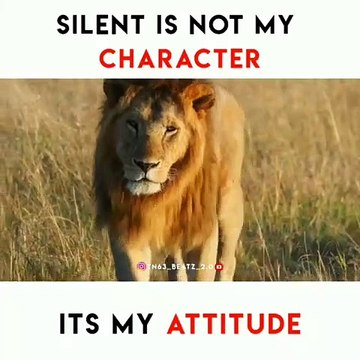 Lion Attitude Video Dailymotion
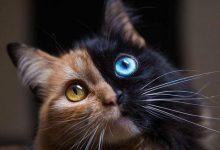 Schrödingers Katze 220x150 - Schrödingers Katze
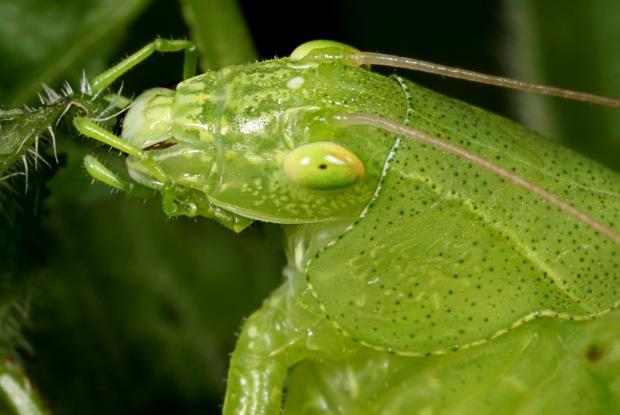 Tettigoniidae, Québec, Canada.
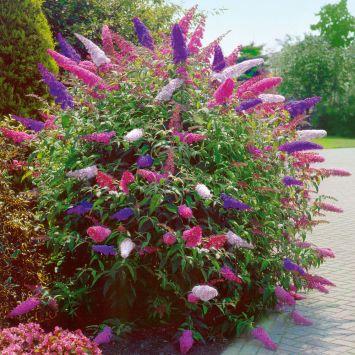 Schmetterlingsflieder 'Tricolor'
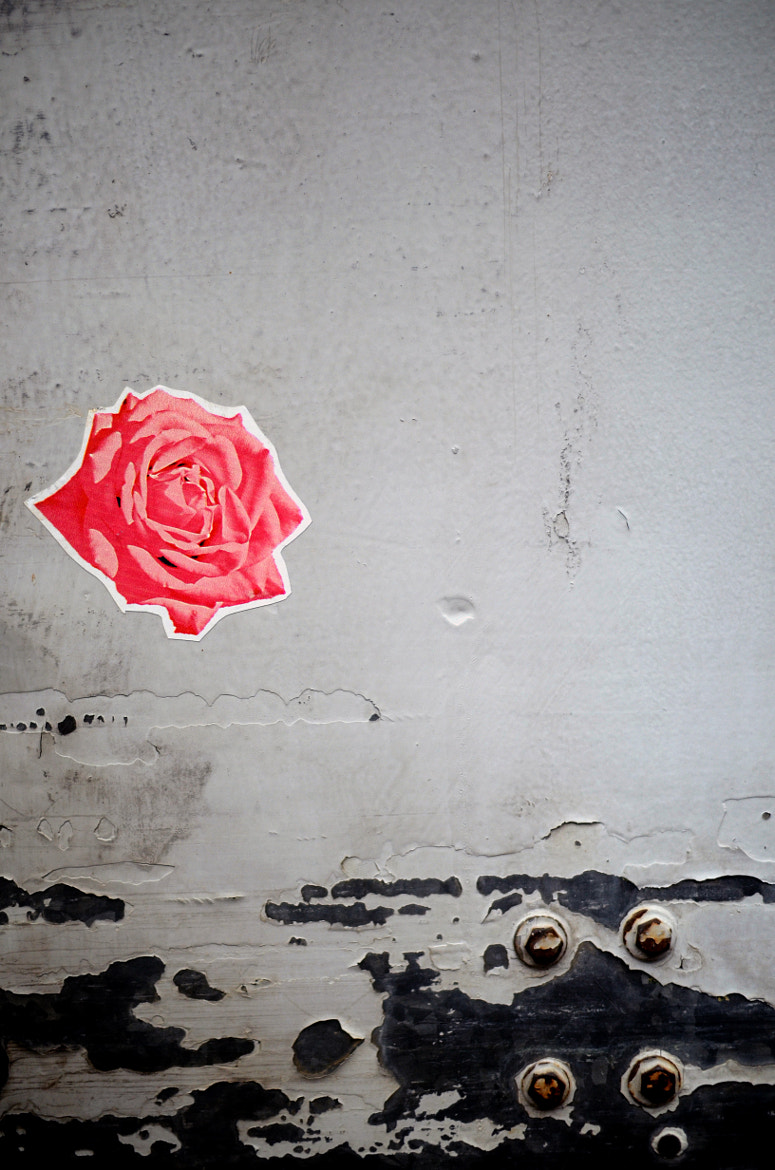 Photograph Concrete Rose by Paiden Stanley on 500px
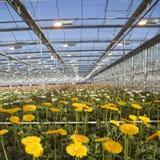 Viele Gelbblumen im niederländischen Gewächshaus Stockfotografie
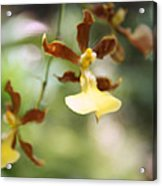 Orchids Dance Acrylic Print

::::::::::

Beginning with the line that contains "Viele Gelbblumen im", output every line down to the last line of the entries above exactly as written, apart from the pictures.

RESULT ▸
 Viele Gelbblumen im niederländischen Gewächshaus Stockfotografie
 Orchids Dance Acrylic Print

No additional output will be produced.